Since then, Henry has become a vital and energetic part of both the weekly soccer sessions at the Stow Community Park and the basketball season, even getting his two sons, Jimmy, 13, and Keven, 11, involved and sharing their father’s enthusiasm.
“Now that they’ve formed relationships with the kids, they love it,” Henry said.
Sam Shepherd, a senior at the Bromfield School in Harvard, is another volunteer at Nashoba Unified. Though he is only two weeks into his first season with the program, he has had past experience coaching kids, experience that’s proving to be useful on the fields.
“Sometimes, you just take a different approach to get what you’re trying to teach across. I think it’s pretty fun,” Sam said.

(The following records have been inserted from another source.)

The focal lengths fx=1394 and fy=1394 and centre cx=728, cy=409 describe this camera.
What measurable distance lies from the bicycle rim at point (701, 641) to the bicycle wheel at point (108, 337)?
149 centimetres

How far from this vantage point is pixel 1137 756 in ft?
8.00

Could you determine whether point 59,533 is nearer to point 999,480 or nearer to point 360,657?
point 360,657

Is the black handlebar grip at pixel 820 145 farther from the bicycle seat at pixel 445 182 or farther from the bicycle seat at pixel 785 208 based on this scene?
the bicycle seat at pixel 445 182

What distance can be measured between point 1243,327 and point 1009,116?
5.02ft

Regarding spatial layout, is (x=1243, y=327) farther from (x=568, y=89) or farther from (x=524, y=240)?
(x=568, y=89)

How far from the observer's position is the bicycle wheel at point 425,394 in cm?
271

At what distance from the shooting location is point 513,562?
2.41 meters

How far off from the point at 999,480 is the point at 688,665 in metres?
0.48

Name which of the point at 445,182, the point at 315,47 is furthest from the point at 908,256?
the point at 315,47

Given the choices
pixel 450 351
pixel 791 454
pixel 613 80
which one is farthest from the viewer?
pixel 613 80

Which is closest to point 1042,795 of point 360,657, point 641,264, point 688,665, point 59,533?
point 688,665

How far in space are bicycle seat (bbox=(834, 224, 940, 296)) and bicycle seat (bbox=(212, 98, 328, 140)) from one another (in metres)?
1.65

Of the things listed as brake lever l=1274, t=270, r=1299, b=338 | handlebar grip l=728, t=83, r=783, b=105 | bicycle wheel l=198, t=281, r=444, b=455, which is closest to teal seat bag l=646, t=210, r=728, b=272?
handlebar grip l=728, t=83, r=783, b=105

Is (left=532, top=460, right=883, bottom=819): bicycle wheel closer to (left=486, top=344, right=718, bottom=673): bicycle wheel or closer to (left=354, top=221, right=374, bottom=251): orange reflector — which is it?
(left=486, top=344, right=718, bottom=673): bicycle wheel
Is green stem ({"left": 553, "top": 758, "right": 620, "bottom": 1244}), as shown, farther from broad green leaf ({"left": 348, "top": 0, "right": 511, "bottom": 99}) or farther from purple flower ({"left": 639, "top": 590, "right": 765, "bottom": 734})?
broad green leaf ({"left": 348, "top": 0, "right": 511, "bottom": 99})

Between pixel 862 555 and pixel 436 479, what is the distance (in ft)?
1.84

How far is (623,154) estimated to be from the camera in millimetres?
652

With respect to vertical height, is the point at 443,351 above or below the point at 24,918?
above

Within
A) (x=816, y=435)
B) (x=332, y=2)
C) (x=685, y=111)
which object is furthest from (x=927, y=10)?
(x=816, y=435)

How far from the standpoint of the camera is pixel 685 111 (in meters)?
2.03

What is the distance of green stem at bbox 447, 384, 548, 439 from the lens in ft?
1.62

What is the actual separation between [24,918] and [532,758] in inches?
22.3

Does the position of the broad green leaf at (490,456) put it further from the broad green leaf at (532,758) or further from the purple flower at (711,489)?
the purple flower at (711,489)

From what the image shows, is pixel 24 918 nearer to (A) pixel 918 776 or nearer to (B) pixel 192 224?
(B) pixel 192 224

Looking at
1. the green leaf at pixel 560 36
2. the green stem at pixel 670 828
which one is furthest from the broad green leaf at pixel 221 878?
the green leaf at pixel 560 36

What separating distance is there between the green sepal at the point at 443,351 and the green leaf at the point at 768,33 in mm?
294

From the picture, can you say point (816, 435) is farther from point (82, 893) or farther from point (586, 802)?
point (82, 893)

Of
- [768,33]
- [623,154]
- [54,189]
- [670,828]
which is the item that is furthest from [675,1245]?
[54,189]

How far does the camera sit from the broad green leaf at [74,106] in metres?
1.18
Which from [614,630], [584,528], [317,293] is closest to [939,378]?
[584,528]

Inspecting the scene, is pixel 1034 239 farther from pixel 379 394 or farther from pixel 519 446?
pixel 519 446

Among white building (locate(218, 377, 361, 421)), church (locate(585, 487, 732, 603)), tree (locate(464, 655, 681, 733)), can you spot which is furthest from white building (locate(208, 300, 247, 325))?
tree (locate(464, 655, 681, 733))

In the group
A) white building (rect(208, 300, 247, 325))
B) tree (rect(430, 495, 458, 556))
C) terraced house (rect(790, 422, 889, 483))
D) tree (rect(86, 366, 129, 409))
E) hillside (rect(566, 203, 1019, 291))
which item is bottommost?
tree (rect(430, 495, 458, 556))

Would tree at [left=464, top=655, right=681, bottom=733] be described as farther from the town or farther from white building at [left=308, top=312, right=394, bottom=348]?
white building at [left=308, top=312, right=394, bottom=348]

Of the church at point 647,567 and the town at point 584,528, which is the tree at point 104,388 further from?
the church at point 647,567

For Mike and Melissa Clericuzio of Clinton, Nashoba Unified has been a joy for both them, their daughter Lacey, 11, who is deaf, and their son Cole, 10, who volunteers. After Clinton’s soccer team didn’t work for Lacey, the Celericuzios enrolled her in a program in Clinton, similar to Nashoba Unified. Unfortunately, the Clinton program began to sputter and when Cole heard about Nashoba Unified at school, they decided to try it.
“Within the very first day we felt very welcome by everybody — by the parents, by the kids, and the faculty of the Unified program,” said Mike Clericuzio.
Lacey is the only deaf child in the program, but that has only encouraged both the athletes and the volunteers to find ways to accommodate her.
“They really made her feel accepted by introducing her to everybody using sign language that my wife interpreted for her. And [they] even said, ‘This is Lacey’s signed name; this is how you say good job.’… And I was really excited to see the kids go directly up to Lacey and go out of their way to say hello and use the signs that they learned that day,” said Clericuzio.
Another thing the coaches did to get Lacey involved was to switch the way Red Light Green Light was played. Rather than just yell the color, the coaches now hold up appropriately colored flags.
“Learning a few signs to communicate, I think that’s neat for everybody. It’s a win win,” said Henry.
While all of this occurs on the field, another sort of program occurs on the sidelines. There, the parents of the special athletes get a chance to relax and to talk with other parents about the challenges and rewards of raising a child with special needs.
Moalli spoke of a father new to the program “[who] wanted to be participating with his boy. And I said look, I want you to see these people sitting on the sidelines. Those are all the parents. They’re sitting there and that’s where we want you. Not because we don’t want you doing something with your son, but because we think that’s where you need to be — on the sidelines, talking to parents. And I think he got it. His son was 5, and he’s just starting the journey. And we want him to know that that’s a support network that he can leverage.”